### Teks Bacaan
################
Setelah bangun dari tidur yang kedua, tidur setelah salat
Subuh, aku melihat jam dengan sangat malas. Aku harus berolahraga, pikirku.
Tapi selimut hangat ini masih terlalu nyaman untuk disingirkan. Sudah setengah
tujuh, dan jika aku tidak kunjung bangkit, aku akan melewatkan olahraga pagi.
Kadang aku berpikir, beruntunglah mereka yang menjadi petani,
atau yang menjadi kuli bangunan, atau pekerjaan apa pun yang menimbulkan
keringat. Mereka tidak perlu berolahraga supaya badan mereka tetap bugar.
Mereka kuat dan sehat. Walau kebanyakan dari mereka bekerja dengan terpaksa.
Kebanyakan dari kita memang bekerja dengan terpaksa.
Tapi pikiran semacam itu segera hilang ketika aku hendak
mencobanya. Ibuku masih punya ladang dan sawah, dan aku bisa saja meneruskan
pekerjaan ibu jika aku mau. Tapi baru juga membantunya beberapa hari, aku
merasa jika aku sangat tidak layak untuk menjadi petani. Aku terlalu lemah dan
manja. Aku pun membantu ibu hanya sekenanya saja, bahkan aku tidak lebih kuat
dari ibuku sendiri.
################
### Soal
1 > Sebutkan semua kata sifat dalam teks bacaan yang menggambarkan badan orang yang pekerjaannya menimbulkan keringat.
2 > Lanjutkan teks bacaan setelah kalimat terakhirnya.

### Data Ditampilkan
################
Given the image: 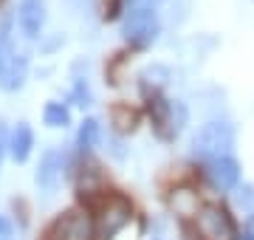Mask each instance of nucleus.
################
### Jawaban Tugas
1 > bugar, kuat, sehat

2 >
Maka satu-satunya cara agar aku tidak terlalu payah, aku harus
berolahraga. Paling tidak setengah jam setiap harinya. Tekad itu sering aku
langgar, tentu saja. Aku sering bangun setengah delapan dari tidurku yang
kedua, dan ketika itu terjadi, aku harus segera mandi dan masuk kantor. Tidak
ada waktu lagi untuk meregangkan badan.
Pagi ini aku memaksakan diri untuk segera bangkit dan
mengenakan sepatu. Pinggangku sudah terlalu linu untuk terus dibiarkan, dan
leherku sudah terlalu kaku untuk digerakkan. Tidak ada jalan lain lagi selain
aku harus meregangkan badan sebentar, kalau tidak, tubuhku akan segera ambruk,
dan itu tentu akan lebih menjengkelkan.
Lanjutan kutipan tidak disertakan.